[GIVEN EXERCISE A] Convert the records starting at the line that contains "What is the distance that" and ending at the last line of the records into a JSON list of strings with one string per line. Leave out blank lines.

[TEXT SHOWN]
** START **
But it’s not just about understanding what went wrong; preparation is key. Using the CrowdStrike incident as a pivotal case study, Cameron and Gabriel offer actionable advice on disaster recovery strategies crucial for any business. They break down the shared responsibility model in the cloud, highlighting how data and identity still lie in the hands of the customer. From adhering to the 3-2-1 rule of data protection to automating recovery processes and keeping offline guides, they cover practical steps to bolster your recovery plans. With industry-specific insights and tips tailored to sectors like healthcare and aviation, this episode provides essential guidance for any organization looking to proactively navigate IT disasters.

Support the show

Speaker 1: 0:44

All righty then. Ladies and gentlemen, welcome back to another episode of Privacy. Please, I'm your host, cameron Ivey, alongside the other host, mr Gabriel Gumbs. Gabe, how we doing man Take two. Did it freeze on us?

Speaker 2: 1:05

No, we're good, we're good, we're good, we're good, we're live and we are Memorex and I'm doing well. Sir, how are you? It's been at least a solid week since the IT world imploded. So we didn't do much last week in the recording front because the whole world was dealing with a lot. Yeah, as was I. As was I, but I'm doing well. I am recovered for a million facts.

Speaker 1: 1:32

Were you one of the 8.5 million windows computers that were affected?

Speaker 2: 1:37

I was not, um, I am not a uh, a native windows user. Um, for my everyday driver, uh, and for much of uh of what we do on the business side of things, those are all Linux machines. Um, so the answer for us was zero impact. But I would be lying if I said that, a I'm not a fan of CrowdStrike That'd be a lie, cause I am. B we actually almost went with CrowdStrike. We were very close to choosing CrowdStrike. And, c I haven't written them off. The only reason we had it originally was because of just some other things that we already were able to take advantage of. That satisfied our requirements, but they're literally within consideration. Still, last week's event certainly did not sour myself. I don't know how everyone else is feeling. I think there's a mixed bag, but I think most people are are coming down the side of this where I am.
** END **
[Spatial relationship records]
** START **
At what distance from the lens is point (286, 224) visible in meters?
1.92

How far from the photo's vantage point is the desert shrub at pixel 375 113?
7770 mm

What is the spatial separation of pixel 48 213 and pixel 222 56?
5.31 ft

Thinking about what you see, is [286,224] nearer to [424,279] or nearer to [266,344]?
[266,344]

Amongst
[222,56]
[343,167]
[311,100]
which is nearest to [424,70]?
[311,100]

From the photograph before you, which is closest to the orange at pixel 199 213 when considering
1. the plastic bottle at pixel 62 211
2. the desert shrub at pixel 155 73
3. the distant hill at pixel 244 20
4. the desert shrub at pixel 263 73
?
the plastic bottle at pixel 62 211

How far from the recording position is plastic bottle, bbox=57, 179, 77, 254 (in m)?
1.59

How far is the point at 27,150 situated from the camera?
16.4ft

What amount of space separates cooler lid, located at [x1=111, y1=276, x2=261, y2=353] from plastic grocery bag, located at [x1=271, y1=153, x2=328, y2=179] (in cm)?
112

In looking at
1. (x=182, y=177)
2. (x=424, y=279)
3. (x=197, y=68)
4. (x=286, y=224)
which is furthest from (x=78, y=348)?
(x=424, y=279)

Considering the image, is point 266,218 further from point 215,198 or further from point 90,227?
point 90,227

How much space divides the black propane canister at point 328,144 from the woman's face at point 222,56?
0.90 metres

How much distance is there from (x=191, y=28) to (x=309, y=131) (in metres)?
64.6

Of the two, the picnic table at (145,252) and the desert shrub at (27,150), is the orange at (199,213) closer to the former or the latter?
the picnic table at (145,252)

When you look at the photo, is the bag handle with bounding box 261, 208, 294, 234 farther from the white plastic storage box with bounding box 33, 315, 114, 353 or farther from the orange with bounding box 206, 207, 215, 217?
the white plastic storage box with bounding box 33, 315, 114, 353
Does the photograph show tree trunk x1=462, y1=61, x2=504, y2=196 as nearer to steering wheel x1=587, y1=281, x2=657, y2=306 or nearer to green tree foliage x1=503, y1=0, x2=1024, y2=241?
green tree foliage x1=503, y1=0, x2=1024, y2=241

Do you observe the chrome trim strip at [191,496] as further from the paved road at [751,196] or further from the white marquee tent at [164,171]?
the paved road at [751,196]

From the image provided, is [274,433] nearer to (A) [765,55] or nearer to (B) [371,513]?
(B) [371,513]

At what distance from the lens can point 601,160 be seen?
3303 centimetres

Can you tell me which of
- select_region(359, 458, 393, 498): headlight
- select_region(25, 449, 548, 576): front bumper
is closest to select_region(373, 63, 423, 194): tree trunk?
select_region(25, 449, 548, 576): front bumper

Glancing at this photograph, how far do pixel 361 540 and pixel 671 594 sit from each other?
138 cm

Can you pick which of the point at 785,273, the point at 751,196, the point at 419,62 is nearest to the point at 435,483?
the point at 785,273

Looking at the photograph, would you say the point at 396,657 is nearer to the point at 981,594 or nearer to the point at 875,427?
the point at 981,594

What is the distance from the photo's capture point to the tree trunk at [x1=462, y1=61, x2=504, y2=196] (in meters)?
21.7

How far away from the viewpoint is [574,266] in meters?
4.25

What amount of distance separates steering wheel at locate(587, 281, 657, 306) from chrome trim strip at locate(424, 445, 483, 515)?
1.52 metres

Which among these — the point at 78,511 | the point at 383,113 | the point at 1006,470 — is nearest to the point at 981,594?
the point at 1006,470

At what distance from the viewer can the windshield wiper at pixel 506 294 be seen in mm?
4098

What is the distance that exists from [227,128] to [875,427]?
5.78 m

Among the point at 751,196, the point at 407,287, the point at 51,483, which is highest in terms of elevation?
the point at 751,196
** END **
[GIVEN EXERCISE B] Reproduce word for word the part of the podcast transcript above starting at "I was not, um, I" and ending at "where I am.".

[CORRECT RESPONSE A]
[
  "What is the distance that exists from [227,128] to [875,427]?",
  "5.78 m",
  "Among the point at 751,196, the point at 407,287, the point at 51,483, which is highest in terms of elevation?",
  "the point at 751,196"
]

[CORRECT RESPONSE B]
I was not, um, I am not a uh, a native windows user. Um, for my everyday driver, uh, and for much of uh of what we do on the business side of things, those are all Linux machines. Um, so the answer for us was zero impact. But I would be lying if I said that, a I'm not a fan of CrowdStrike That'd be a lie, cause I am. B we actually almost went with CrowdStrike. We were very close to choosing CrowdStrike. And, c I haven't written them off. The only reason we had it originally was because of just some other things that we already were able to take advantage of. That satisfied our requirements, but they're literally within consideration. Still, last week's event certainly did not sour myself. I don't know how everyone else is feeling. I think there's a mixed bag, but I think most people are are coming down the side of this where I am.